[Short text fragments from websites]
<<<<

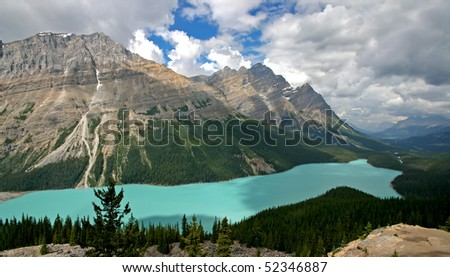 Lake peyto panorama view in banff national park.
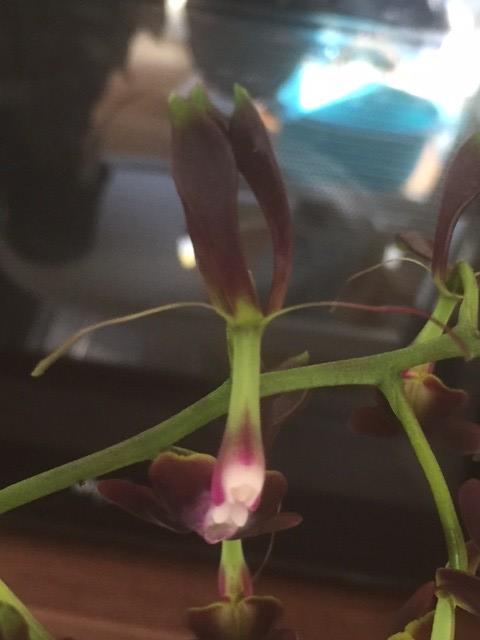 Epidendrum melanoporphyreum 31069796146_7247ba237b_z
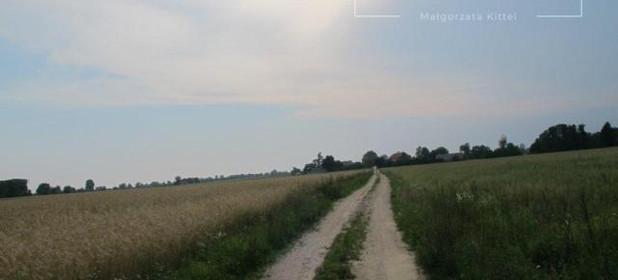 Działka na sprzedaż 3800 m² Płoński Załuski Nowe Wrońska - zdjęcie 3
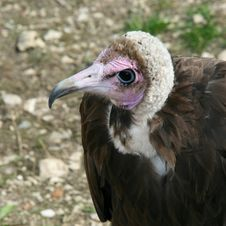 Free Vulture Royalty Free Stock Photos - 14203058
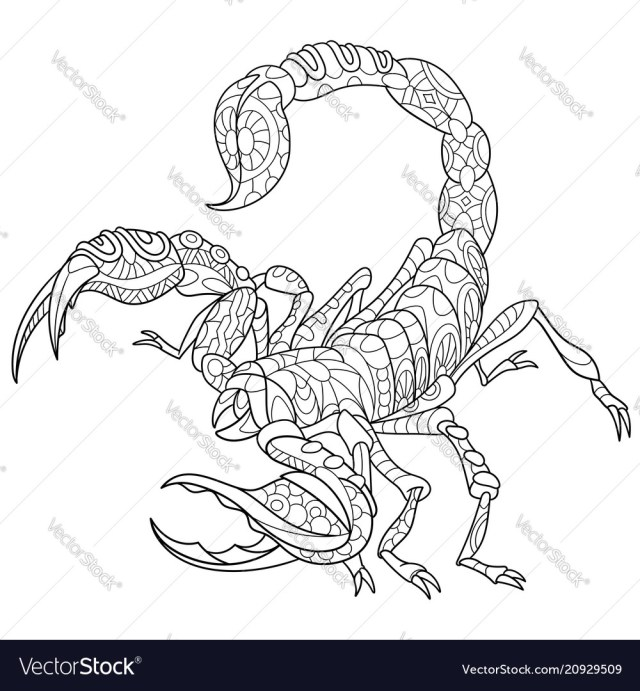 Scorpion coloring page Royalty Free Vector Image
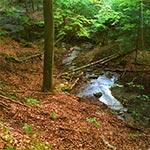 Źródła potoku Różaniec to jedno z najbardziej fascynujących miejsc na Roztoczu. Jest to też miejsce niezadeptane,  dzięki temu, że nie można tu podjechać samochodem więc dotrą tu jedynie ludzie chętni aby dokonać pewnego wysiłku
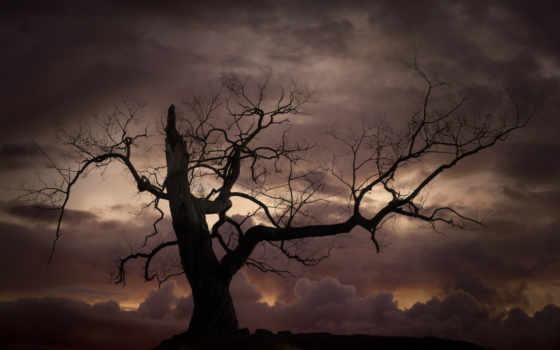 дерево, силуэт, bare, stock, фото, небо, против, закат, вектор,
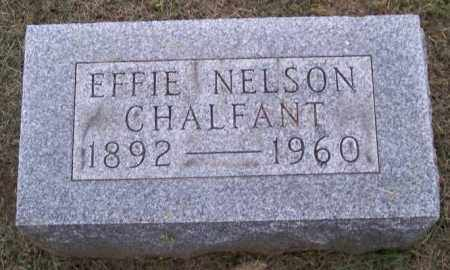 CHALFANT, EFFIE - Muskingum County, Ohio | EFFIE CHALFANT - Ohio Gravestone Photos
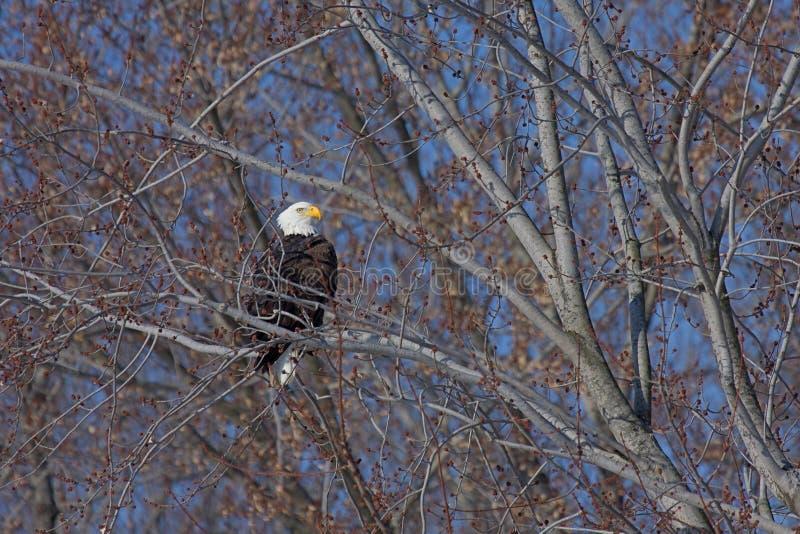 Águia americana em repouso fotografia de stock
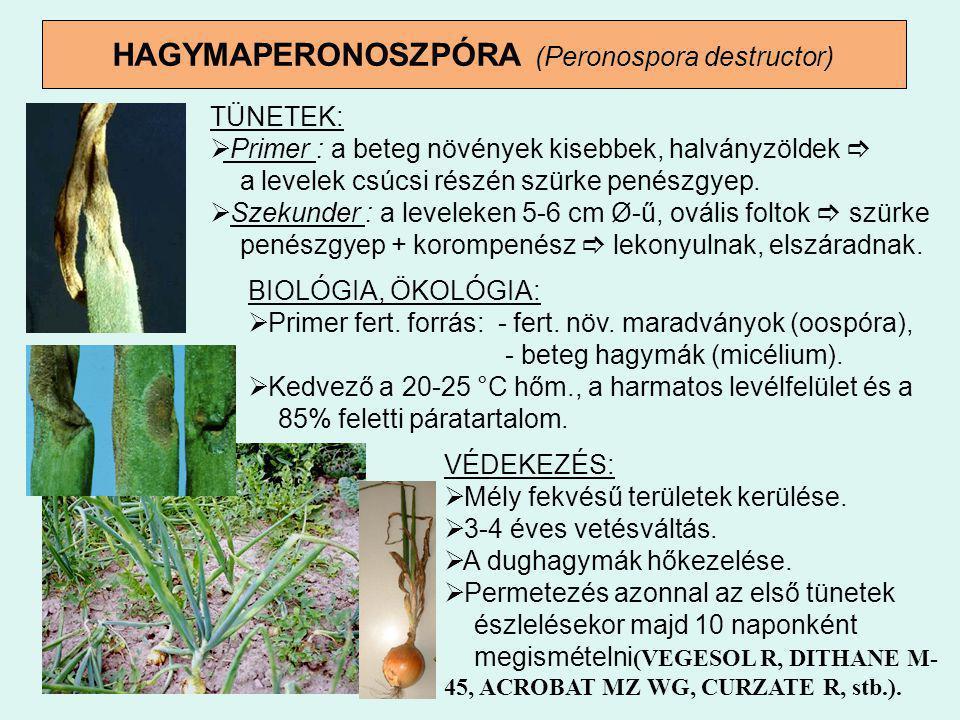 HAGYMAPERONOSZPÓRA (Peronospora destructor) TÜNETEK:  Primer : a beteg növények kisebbek, halványzöldek  a levelek csúcsi részén szürke penészgyep.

>>>>

From the line containing "Free Vulture Royalty" through the last line of the data above, write out every line word for word, and nothing else. Do not include the pictures.

# Answer space:
 Free Vulture Royalty Free Stock Photos - 14203058
 Scorpion coloring page Royalty Free Vector Image
 Źródła potoku Różaniec to jedno z najbardziej fascynujących miejsc na Roztoczu. Jest to też miejsce niezadeptane,  dzięki temu, że nie można tu podjechać samochodem więc dotrą tu jedynie ludzie chętni aby dokonać pewnego wysiłku
 дерево, силуэт, bare, stock, фото, небо, против, закат, вектор,
 CHALFANT, EFFIE - Muskingum County, Ohio | EFFIE CHALFANT - Ohio Gravestone Photos
 Águia americana em repouso fotografia de stock
 HAGYMAPERONOSZPÓRA (Peronospora destructor) TÜNETEK:  Primer : a beteg növények kisebbek, halványzöldek  a levelek csúcsi részén szürke penészgyep.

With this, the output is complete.